With nowhere to pull over on the highway and running late for tutorial, I roared my way into the quiet little town and parked at the hospital, red-faced and thoroughly distraught. At that time, I didn't even know what a catalytic converter was. All I knew was that my car was broken.

The Real Deal came out to the parking lot and helped me look it over during a break. We determined that it was part of the exhaust system and he called a friend of his who came swooping in to the rescue. This wonderful gentleman dropped everything he was doing and came to the parking lot to assess the damage. He then left his car for me to drive home later and drove Pinelope off to his friends to weld her back together, no charge.

You don't get much more awesome than that.

With Pin patched, I drove her to the NC the next day to celebrate a belated Easter with my family and have our trusted mechanic complete a thorough repair of my car. This, it turns out, was my great undoing. Upon receipt of the car after $600 of repairs - she sounded worse than when she had only been 3/4 welded together. In fact, the next day, she drove into the parking lot at school with smoke coming out from under her hood.

Needless to say, I was fuming a bit myself, too. Having lost faith in the car (and to some degree, my mechanic - although the jury is still out), I made the executive decision to retire Pinelope and go find a new set of wheels.

Now, there's a few things you need to know about this decision:

1. It's likely to break my grandmother's heart because Pinelope was originally her car and she gave it to me to use while I was in med school. She LOVES that car.
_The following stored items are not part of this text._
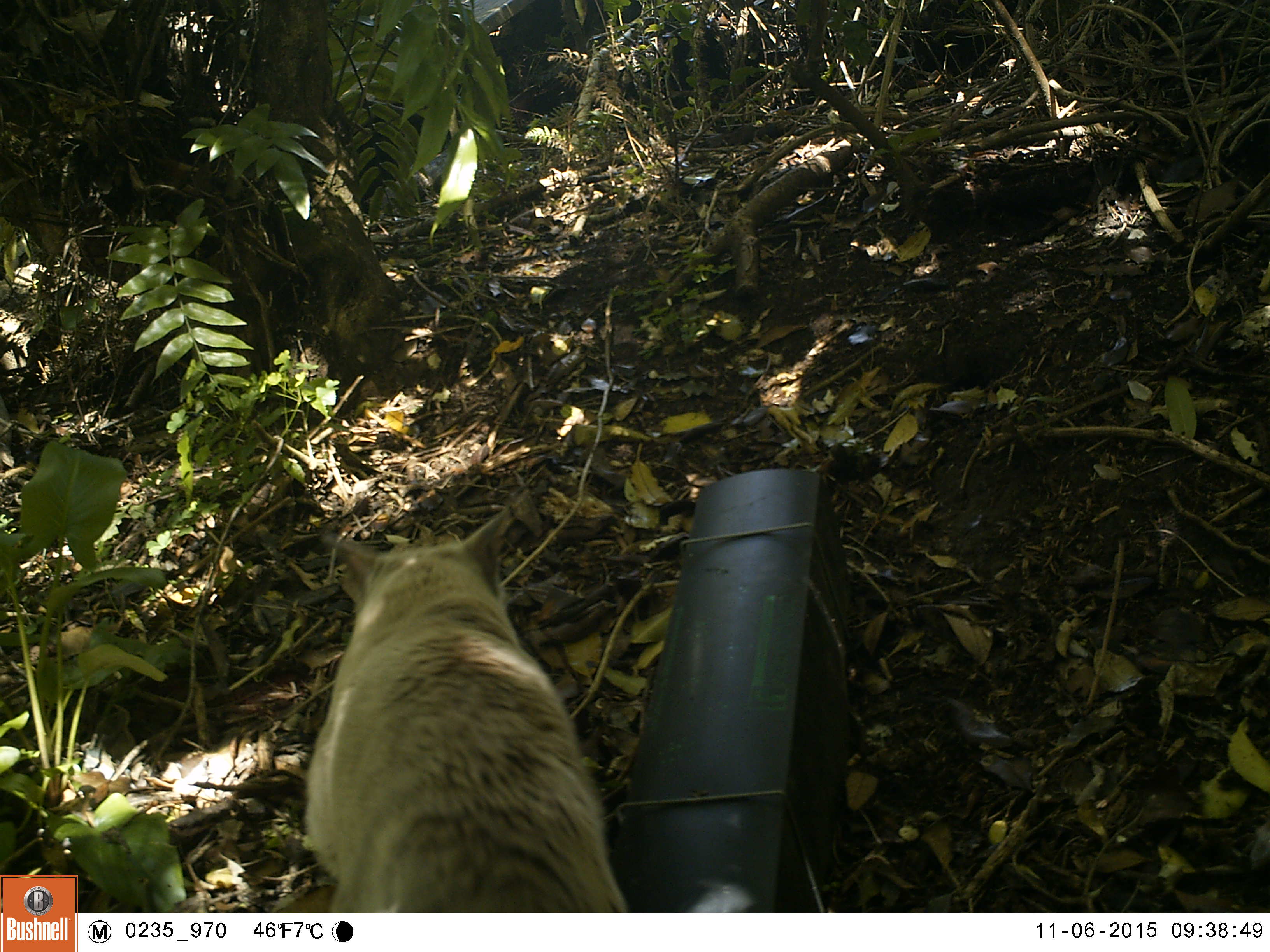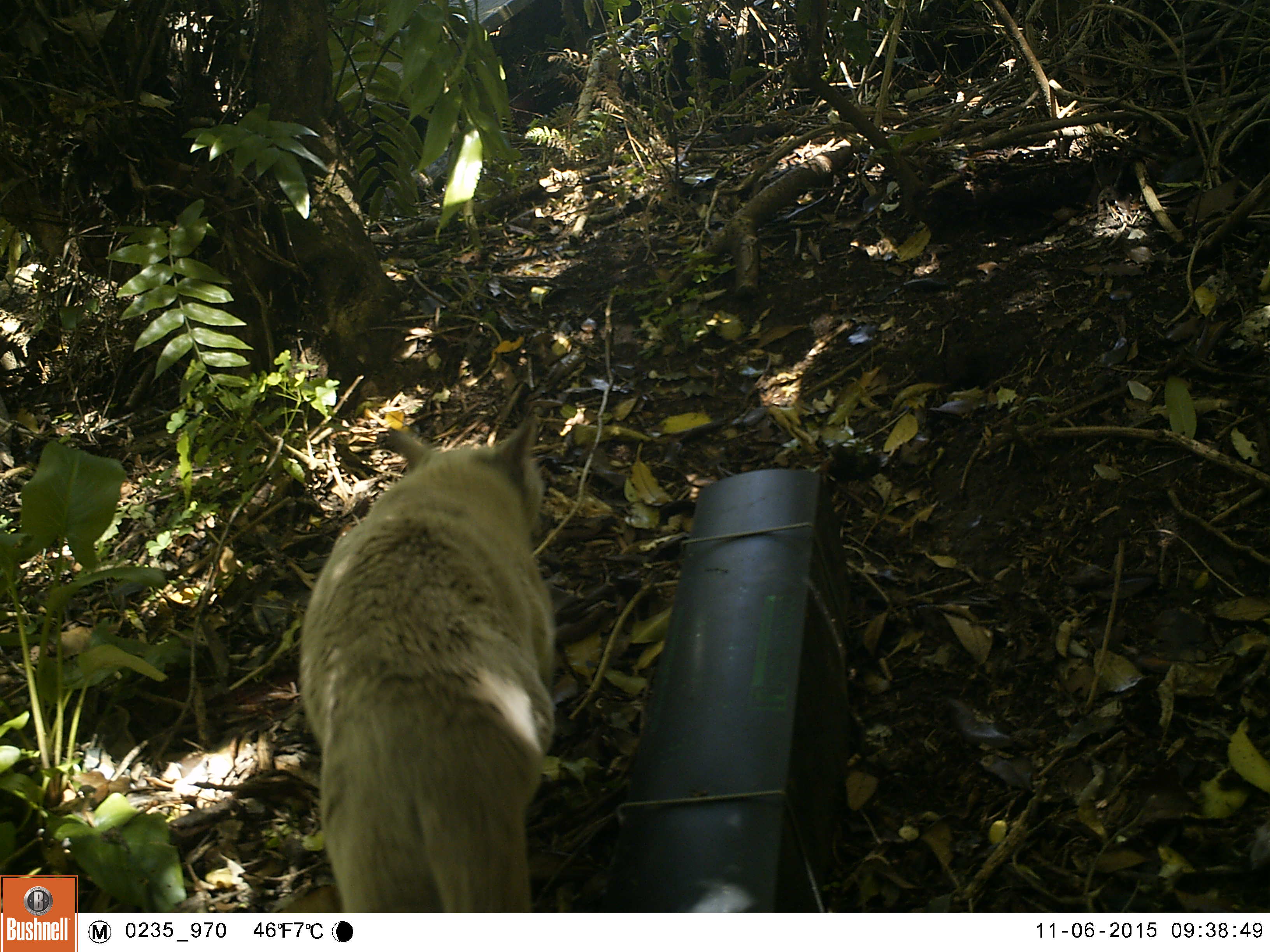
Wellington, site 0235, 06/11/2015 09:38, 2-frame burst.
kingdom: Animalia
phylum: Chordata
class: Mammalia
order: Carnivora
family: Felidae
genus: Felis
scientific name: Felis catus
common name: cat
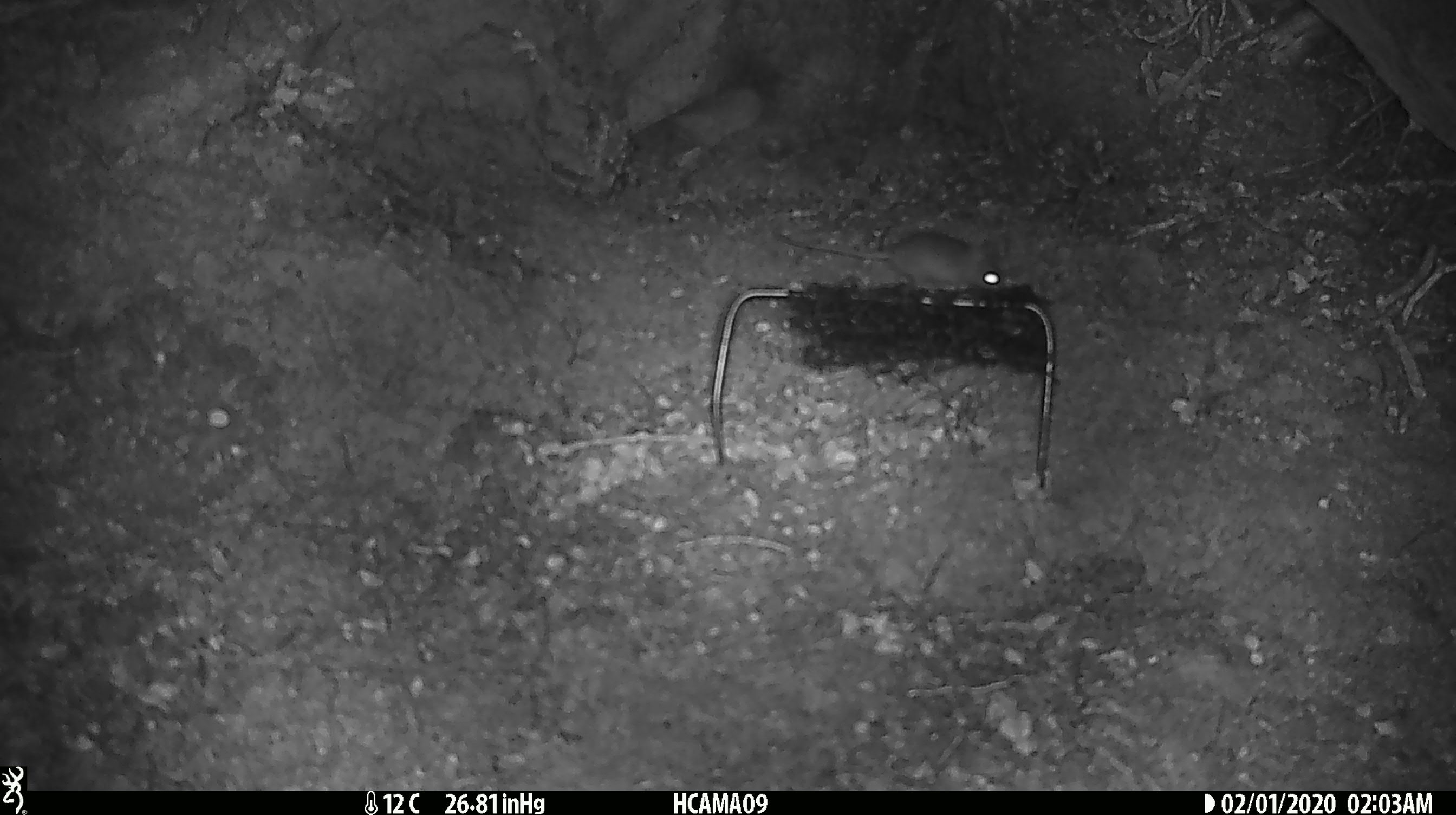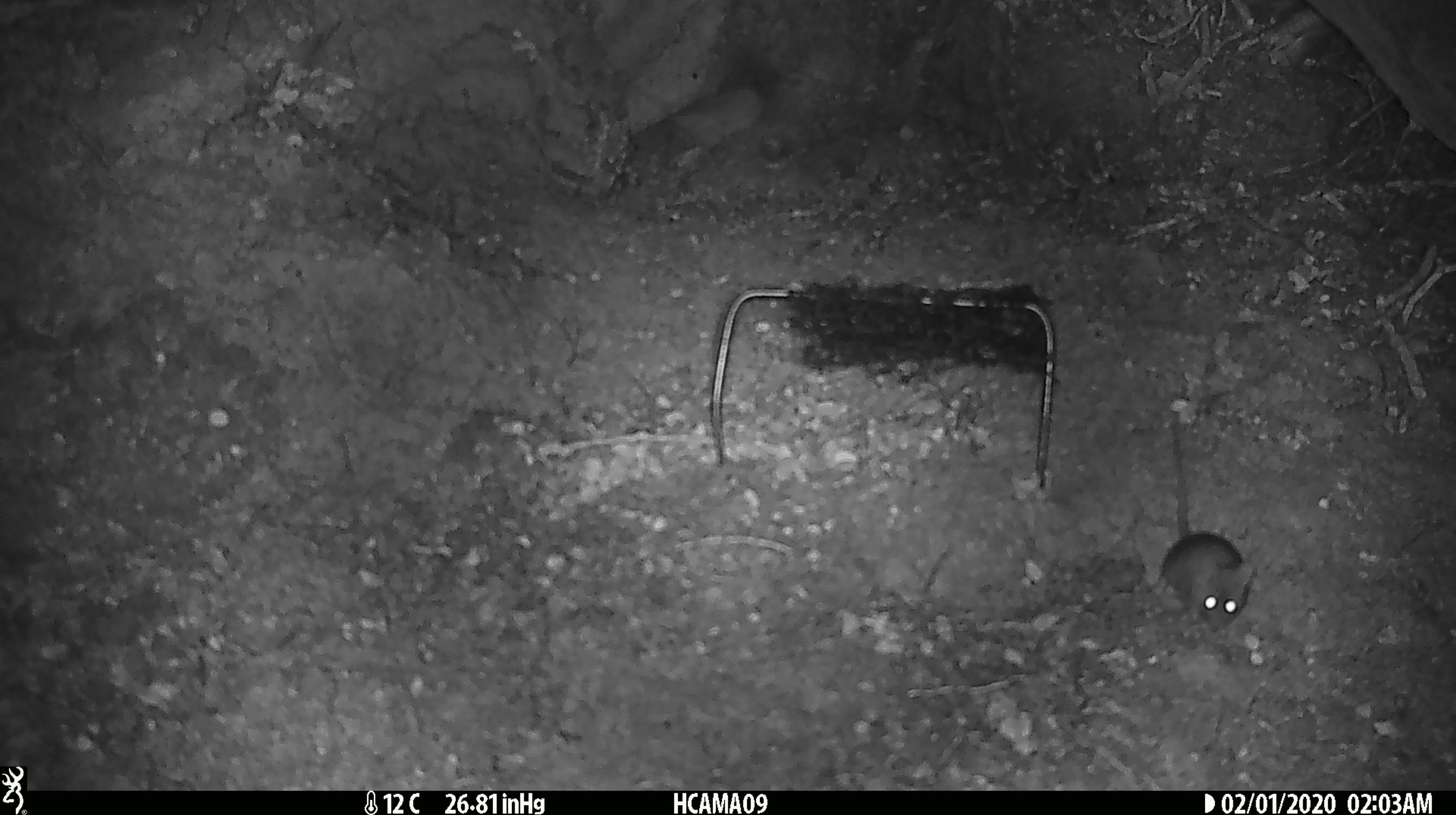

2. Despite Nana's accumulation of very little mileage, the car had to have several major repairs before she was road worthy again. Battery, alternator, thermostat, radiator, and now exhaust and catalytic converter. It just didn't make any sense to pour more money into a car that was already sucking my bank account dry with its cavernous gas tank and lousy fuel economy.

3. Buying a new car meant reliability and longevity. It also meant a little more safety (hello, airbags!) and a stereo for those 10 hr round-trip drives home.

4. Buying a car meant a big chunk out of my line of credit, which has caused no little amount of nausea when I consider the state of my financial situation.

So, as you can see, I had to select my criteria for a car carefully. It couldn't be too expensive but it also couldn't be a wreck and require any immanent repairs. I needed a car that will last me through residency (8 years, min) and I had about 10 hrs to look for one while I was home for the weekend.

And look, I did! With the help of the endlessly patient and supportive Penguin, we drove from the West end to the East end and just about everywhere in between. In total, we visited 10 dealerships and test drove 8 different cars. In the end, I settled on a 2007 Honda Fit, manual txn, 15 000km, and comprehensive warranty until 2012 or 120km.

I will admit that it was a little over budget (and by a little, I mean about $2k) but it was still less than a year of tuition and I really feel like I made the right choice. There are still a few strings to tie up to finalize the deal - my mechanic is giving the car a good check to make sure there aren't any hidden faults, the dealer is going to do some body work to touch up a few scratches, and I've got to finalize the payment through my bank and insurance companies. Other than that, though, I should be picking up the new car on Friday.

My very first car! EEE!

So thanks to everybody who helped me nurse Pinelope through her final illness, look and learn about new cars, and put up with my occasional panic attacks throughout the whole process. I'm very, very grateful.